Surveillance of Antibiotic Resistance among Hospital- and Community-Acquired Toxigenic Clostridium difficile Isolates over 5-Year Period in Kuwait.

Clostridium difficile infection (CDI) is a leading and an important cause of diarrhea in a healthcare setting especially in industrialized countries. Community-associated CDI appears to add to the burden on healthcare setting problems. The aim of the study was to investigate the antimicrobial resistance of healthcare-associated and community-acquired C. difficile infection over 5 years (2008-2012) in Kuwait. A total of 111 hospital-acquired (HA-CD) and 35 community-acquired Clostridium difficile (CA-CD) clinical isolates from stool of patients with diarrhoea were studied. Antimicrobial susceptibility testing of 15 antimicrobial agents against these pathogens was performed using E test method. There was no evidence of resistance to amoxicillin-clavulanic acid, daptomycin, linezolid, piperacillin-tazobactam, teicoplanin and vancomycin by both HA-CD and CA-CD isolates. Metronidazole had excellent activity against CA-CD but there was a 2.9% resistance rate against HA-CD isolates. Ampicillin, clindamycin, levofloxacin and imipenem resistance rates among the HC-CD vs. CA-CD isolates were 100 vs. 47.4%; 43 vs. 47.4%; 100 vs. 100% and 100 vs. 89%, respectively. An unexpected high rifampicin resistance rate of 15.7% emerged amongst the HA-CD isolates. In conclusion, vancomycin resistance amongst the HA-CD and CA-CD isolates was not encountered in this series but few metronidazole resistant hospital isolates were isolated. High resistance rates of ampicillin, clindamycin, levofloxacin, and imipenem resistance were evident among both CA-CD and HA-CD isolates. Rifampicin resistance is emerging among the HA-CD isolates.

Introduction

Clostridium difficile is a Gram-positive, spore-forming anaerobic bacteria. It has an important role in hospital-acquired diarrhoea ranging from mild cases to severe pseudomemraneous colitis, collectively named C. difficile infection (CDI). The number of CDI has increased dramatically in term of frequency, severity, occurrence in outbreaks setting and recurrence rate since 2002 in North America [1], Europe [2] and Australia [3]. This is partially related to the emergence of the hypervirulent strains i.e. C. difficile B1/ NAP1/027 [4]. Another hypervirulent strain i.e. C. difficile ribotype 078 has emerged, whose incidence increased from 3 to 13% during 2005–2008 in the Netherlands [4]. In addition, new risk groups have been added to the list which include community-onset CDI [5, 6], CDI in children as well as peripartum ladies [7].

Antimicrobial therapy plays an important role in the development of CDI. This risk increases if C. difficile is resistant to the offending or the used antimicrobial agent [8]. One of the main theories for the rise in the reported cases as well as outbreaks of CDI is the circulation of flouroquinolone-resistant C. difficile ribotype 027 at the same time as the wild use of flouroquinolones in hospitals [9]. Antibiotic resistance are important in the emergence of epidemic clones and persistence of specific types over time in the hospitals.

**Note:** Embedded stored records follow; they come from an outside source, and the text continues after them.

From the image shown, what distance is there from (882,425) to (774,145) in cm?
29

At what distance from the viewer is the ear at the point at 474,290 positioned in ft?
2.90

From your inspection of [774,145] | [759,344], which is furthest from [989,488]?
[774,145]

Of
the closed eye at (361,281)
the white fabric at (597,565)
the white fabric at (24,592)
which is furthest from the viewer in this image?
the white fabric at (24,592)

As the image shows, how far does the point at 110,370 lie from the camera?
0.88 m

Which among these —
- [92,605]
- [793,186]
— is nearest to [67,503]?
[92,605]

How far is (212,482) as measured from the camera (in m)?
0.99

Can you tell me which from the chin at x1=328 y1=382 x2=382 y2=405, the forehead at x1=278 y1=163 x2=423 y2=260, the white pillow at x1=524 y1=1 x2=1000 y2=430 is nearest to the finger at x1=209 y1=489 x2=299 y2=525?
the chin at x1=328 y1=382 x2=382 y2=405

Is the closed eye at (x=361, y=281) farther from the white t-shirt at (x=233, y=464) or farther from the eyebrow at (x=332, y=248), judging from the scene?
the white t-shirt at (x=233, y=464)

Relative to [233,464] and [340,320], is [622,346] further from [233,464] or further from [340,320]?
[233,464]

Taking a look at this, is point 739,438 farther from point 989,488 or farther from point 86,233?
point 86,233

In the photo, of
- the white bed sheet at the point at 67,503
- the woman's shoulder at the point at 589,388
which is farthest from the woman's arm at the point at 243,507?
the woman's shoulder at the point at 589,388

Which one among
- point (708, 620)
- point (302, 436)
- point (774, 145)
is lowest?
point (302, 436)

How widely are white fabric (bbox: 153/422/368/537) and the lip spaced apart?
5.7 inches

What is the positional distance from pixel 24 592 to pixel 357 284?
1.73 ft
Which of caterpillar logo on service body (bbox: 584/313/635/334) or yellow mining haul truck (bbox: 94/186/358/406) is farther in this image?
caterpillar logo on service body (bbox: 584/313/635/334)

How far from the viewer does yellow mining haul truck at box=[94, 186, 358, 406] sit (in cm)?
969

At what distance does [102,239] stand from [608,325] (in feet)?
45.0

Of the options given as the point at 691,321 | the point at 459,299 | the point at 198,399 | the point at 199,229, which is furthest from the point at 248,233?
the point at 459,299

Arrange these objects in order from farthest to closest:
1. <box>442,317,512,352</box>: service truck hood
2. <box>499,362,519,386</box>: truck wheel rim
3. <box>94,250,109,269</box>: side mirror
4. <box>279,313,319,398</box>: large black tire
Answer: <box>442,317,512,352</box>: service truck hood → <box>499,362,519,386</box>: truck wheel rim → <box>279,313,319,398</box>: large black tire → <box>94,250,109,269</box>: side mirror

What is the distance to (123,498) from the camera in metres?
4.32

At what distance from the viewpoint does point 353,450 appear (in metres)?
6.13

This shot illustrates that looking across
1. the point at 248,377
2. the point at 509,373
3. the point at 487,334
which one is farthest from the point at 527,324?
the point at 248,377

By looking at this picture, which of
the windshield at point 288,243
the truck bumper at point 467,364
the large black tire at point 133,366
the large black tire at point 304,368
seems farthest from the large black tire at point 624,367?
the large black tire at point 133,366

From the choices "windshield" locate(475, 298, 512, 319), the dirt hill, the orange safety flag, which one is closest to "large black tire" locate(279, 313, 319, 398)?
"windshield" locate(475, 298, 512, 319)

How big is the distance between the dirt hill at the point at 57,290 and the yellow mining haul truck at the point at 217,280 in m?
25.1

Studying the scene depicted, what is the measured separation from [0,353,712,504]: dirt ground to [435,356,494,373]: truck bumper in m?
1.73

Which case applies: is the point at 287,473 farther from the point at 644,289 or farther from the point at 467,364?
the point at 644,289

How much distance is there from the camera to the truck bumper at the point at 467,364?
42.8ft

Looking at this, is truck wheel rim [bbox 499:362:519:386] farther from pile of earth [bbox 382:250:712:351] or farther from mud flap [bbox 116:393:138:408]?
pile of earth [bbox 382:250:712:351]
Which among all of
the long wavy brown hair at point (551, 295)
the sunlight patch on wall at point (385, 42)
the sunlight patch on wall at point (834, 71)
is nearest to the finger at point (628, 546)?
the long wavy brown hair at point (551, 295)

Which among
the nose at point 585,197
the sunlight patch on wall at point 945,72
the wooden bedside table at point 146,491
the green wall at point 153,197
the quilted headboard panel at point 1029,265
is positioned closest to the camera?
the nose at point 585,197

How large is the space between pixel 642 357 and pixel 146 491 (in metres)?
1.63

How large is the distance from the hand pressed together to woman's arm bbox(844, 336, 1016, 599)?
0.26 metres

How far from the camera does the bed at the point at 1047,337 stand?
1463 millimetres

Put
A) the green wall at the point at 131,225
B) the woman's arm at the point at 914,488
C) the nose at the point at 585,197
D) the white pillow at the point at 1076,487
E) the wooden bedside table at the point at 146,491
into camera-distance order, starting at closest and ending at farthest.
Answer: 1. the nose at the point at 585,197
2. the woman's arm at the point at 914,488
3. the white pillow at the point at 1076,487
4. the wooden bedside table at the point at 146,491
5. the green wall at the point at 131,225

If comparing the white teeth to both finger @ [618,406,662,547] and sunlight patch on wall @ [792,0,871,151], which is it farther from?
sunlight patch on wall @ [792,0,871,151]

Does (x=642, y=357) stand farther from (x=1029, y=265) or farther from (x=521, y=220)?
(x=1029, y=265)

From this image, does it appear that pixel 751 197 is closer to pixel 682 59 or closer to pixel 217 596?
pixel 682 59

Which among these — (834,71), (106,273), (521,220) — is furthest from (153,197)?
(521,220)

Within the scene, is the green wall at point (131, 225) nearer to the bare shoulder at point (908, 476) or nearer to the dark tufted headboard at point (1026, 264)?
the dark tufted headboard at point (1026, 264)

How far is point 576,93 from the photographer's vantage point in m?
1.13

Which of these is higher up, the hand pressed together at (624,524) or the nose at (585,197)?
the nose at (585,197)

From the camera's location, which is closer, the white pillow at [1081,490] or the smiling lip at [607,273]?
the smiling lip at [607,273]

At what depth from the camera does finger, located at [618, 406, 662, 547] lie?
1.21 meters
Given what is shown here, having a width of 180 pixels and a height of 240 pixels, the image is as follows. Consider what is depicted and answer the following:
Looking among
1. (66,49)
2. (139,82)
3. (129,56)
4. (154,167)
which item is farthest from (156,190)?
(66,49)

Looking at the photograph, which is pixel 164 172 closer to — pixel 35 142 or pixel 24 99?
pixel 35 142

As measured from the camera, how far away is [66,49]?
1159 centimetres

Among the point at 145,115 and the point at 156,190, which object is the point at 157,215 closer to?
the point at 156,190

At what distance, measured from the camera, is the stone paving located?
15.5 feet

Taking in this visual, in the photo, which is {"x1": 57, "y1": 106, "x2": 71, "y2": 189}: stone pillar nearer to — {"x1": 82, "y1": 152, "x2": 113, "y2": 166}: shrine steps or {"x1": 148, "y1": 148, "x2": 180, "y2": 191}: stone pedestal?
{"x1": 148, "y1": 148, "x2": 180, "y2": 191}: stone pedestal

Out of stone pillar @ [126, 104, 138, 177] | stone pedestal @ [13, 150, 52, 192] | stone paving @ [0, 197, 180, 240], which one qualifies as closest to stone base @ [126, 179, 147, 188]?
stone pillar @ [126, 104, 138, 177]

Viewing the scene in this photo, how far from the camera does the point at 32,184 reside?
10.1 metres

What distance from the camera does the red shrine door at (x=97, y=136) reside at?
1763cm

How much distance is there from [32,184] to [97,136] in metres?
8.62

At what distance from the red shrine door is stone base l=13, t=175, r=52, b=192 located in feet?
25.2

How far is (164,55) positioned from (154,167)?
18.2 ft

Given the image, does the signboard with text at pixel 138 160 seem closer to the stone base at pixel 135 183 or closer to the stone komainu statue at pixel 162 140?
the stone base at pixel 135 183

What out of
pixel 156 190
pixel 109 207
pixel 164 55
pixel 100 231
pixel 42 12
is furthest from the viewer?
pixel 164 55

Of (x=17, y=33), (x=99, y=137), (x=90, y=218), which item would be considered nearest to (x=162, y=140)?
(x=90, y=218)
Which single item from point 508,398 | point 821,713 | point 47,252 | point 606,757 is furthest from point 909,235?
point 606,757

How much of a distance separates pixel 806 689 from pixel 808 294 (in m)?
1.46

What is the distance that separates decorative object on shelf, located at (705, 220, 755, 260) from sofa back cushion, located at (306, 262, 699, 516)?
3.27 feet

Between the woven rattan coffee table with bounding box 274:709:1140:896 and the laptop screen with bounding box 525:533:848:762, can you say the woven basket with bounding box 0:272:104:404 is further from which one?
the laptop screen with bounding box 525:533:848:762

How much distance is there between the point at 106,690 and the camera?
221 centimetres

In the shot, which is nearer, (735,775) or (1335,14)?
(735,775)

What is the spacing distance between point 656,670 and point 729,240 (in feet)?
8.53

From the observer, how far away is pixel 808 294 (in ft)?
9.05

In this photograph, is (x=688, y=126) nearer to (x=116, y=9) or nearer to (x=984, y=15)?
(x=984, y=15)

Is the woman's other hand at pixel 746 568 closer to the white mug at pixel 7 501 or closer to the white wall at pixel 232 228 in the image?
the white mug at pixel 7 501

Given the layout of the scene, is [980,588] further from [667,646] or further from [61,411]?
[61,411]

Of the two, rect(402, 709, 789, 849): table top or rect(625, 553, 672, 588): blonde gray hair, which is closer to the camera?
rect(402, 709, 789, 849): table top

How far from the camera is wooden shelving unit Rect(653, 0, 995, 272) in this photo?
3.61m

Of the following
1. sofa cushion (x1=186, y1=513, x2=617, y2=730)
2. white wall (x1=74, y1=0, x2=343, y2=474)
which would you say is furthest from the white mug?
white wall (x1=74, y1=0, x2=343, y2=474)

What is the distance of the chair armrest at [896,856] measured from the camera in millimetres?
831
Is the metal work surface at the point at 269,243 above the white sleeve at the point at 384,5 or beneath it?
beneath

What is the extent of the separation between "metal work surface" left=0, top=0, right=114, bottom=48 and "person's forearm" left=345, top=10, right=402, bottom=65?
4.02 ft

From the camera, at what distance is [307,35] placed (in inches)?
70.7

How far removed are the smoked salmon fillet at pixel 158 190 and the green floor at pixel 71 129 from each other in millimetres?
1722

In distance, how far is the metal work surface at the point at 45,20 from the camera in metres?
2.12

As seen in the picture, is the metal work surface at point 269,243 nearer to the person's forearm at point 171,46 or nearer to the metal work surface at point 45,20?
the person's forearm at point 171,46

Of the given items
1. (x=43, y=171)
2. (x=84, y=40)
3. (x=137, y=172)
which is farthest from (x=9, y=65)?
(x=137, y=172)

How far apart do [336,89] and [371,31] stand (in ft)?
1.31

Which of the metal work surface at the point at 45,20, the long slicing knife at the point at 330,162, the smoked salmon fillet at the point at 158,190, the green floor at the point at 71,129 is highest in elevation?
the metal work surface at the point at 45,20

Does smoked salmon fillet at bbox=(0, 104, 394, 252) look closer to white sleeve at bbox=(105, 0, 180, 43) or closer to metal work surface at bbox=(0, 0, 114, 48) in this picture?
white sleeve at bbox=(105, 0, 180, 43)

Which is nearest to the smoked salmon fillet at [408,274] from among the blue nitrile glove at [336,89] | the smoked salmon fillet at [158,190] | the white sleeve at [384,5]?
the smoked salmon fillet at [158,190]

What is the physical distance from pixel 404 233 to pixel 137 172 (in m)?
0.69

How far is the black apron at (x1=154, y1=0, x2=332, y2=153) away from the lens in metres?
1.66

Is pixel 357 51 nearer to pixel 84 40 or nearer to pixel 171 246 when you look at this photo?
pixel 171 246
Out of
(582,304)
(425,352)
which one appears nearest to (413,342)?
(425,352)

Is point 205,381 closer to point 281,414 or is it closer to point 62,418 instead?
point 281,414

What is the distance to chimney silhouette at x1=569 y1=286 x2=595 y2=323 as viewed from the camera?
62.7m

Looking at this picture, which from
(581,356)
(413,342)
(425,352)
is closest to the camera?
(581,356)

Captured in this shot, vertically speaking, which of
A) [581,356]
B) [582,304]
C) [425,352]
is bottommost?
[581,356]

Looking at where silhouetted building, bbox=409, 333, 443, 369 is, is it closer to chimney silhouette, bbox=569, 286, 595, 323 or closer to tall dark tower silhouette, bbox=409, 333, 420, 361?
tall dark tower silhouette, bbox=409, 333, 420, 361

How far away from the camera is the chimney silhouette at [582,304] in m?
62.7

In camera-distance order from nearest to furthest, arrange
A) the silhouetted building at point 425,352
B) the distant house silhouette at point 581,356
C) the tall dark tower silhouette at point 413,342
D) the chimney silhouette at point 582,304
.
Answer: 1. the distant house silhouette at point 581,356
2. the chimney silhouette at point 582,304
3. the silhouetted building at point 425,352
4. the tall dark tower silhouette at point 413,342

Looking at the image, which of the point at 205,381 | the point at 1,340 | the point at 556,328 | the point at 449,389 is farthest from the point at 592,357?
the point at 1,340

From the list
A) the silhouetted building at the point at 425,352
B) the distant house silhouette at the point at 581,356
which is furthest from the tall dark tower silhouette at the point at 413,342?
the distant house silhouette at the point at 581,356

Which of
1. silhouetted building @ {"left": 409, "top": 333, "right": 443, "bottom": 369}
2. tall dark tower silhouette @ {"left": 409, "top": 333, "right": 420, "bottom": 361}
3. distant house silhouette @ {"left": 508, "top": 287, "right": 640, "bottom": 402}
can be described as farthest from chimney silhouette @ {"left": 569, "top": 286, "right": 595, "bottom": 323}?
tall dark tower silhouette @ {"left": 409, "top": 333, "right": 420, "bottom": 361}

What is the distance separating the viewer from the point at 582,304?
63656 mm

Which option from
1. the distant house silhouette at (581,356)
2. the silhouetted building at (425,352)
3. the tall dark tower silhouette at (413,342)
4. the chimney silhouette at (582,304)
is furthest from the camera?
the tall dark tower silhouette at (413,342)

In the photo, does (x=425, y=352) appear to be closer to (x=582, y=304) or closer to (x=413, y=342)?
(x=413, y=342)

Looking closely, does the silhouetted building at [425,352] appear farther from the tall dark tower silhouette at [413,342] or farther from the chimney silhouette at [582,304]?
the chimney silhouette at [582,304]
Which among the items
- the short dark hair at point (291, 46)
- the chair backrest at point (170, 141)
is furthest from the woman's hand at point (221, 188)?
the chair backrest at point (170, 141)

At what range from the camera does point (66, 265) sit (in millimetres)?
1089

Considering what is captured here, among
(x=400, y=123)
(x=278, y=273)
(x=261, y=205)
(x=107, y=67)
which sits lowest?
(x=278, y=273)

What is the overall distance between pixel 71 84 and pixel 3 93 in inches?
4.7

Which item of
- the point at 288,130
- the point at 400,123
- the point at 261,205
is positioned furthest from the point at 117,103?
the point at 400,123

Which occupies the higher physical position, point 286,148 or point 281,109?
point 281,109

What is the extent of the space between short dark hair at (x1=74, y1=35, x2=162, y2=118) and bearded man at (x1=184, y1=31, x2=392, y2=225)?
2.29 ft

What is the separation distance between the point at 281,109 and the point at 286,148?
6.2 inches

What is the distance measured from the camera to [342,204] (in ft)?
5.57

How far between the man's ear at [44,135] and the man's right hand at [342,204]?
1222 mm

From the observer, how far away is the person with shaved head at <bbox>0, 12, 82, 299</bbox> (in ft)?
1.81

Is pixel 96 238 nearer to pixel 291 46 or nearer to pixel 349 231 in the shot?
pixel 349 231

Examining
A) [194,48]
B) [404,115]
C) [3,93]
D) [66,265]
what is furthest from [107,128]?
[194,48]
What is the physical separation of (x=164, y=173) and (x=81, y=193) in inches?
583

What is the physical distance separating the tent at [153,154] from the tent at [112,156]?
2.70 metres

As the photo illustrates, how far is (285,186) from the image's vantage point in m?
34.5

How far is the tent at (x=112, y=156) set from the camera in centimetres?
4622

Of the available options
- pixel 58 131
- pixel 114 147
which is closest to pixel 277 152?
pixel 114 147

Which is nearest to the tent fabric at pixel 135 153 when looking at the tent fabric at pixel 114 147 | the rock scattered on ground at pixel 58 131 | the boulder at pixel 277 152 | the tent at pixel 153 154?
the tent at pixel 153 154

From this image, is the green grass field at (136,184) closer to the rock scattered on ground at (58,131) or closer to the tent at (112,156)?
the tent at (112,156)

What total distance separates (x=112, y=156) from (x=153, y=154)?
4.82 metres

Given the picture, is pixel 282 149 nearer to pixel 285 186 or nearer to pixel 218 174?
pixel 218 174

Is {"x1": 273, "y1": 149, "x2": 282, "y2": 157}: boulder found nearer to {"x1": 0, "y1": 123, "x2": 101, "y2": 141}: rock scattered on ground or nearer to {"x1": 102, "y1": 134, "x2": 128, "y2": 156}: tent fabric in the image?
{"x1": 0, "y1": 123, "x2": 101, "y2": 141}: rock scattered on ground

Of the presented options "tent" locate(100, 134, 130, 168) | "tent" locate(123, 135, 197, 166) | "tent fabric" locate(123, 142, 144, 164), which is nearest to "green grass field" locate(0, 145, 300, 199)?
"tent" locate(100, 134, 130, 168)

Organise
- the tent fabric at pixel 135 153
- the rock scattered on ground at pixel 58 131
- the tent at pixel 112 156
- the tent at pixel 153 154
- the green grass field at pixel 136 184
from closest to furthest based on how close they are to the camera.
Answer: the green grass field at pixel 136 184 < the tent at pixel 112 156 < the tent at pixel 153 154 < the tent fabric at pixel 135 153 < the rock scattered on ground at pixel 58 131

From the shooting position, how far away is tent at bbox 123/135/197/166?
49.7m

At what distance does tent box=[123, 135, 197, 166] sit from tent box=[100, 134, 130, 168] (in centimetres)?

CDI plays a significant burden on the healthcare setting and financial resources. Treatment of C. difficile is difficult because of its direct causal relationship with antibiotic use. The two most commonly prescribed antimicrobial agents for treatment of CDI are metronidazole and vancomycin with high recurrence rates. Antimicrobial susceptibility testing is not done routinely for anaerobes including C. difficile. Although C. difficile has been reported as susceptible to metronidazole and vancomycin, there are some reports of reduced susceptibility of C. difficile to metronidazole [10,11]. High percentage of multi-drug resistant (resistant to 3 or more drugs) C. difficile was found in certain European hospitals [12]. There is no clear relationship or association between treatment failure and reduced susceptibility or resistance to metronidazole or vancomycin. The aim of this study was to investigate the trend of antibiotic resistance of healthcare-associated and community-acquired C. difficile infection (HA-CDI; CA-CDI) over 5 years (2008–2012) in Kuwait.

Methods

Definitions

Diarrhea was defined as loose stools, i.e. taking the shape of the container or corresponding to Bristol stool chart types 5–7, plus a stool frequency of three stools in 24 h or fewer consecutive hours or more frequently than is normal for the individual (definition of World Health Organization, http://www.who.int/topics/diarrhoea) [13, 14, 15]. According to the European Centre for Disease Prevention and Control [16], an episode of CDI was defined as a patient with diarrhea whose stool takes the shape of the container, and it is positive for C. difficile toxin A and/or B without other etiology or endoscopic evidence of pseudomembranous colitis.

CA-CDI was defined, in this study, as the onset of symptoms occurring while the patient was outside a healthcare facility and the patient had not been discharged from a healthcare facility within 12 weeks before symptom onset (community onset/community-acquired); or the onset of symptoms occurring within 48 h upon admission to a healthcare facility and the patient had no prior stay in a healthcare facility within the 12 weeks prior to symptom onset (healthcare facility onset; community-acquired) [16].

Bacterial strains

Stool samples were collected from diarrheagenic patients suspected of C. difficile infection acquired in the hospital or community from 2008–2012. They were processed in the Anaerobe Reference Laboratory, (ARL, Ministry of Health), Faculty of Medicine, Kuwait. Stool specimens were cultured on selective media (cycloserine-cefoxitin fructose agar; CCFA, Oxoid limited, Basingstoke, Hampshire, UK) after heat-shock procedure. Suspected C. difficile isolates were identified by Gram staining, typical morphology on agar plates, as well as characteristic odour. Then it was identified further by biochemical tests using API 20A (bioMerieux, Marcy I’Etoile, France) and confirmed by VITEK MS (bioMerieux). Toxin production was investigated by GeneXpertTM C difficile assay (Cepheid, Sunnyvale, CA, USA) and EIA method using C. diff Quik Chek Complete kit (QCC) (TechLab, Blacksburg, VA, USA) according to manufacturer’s instructions.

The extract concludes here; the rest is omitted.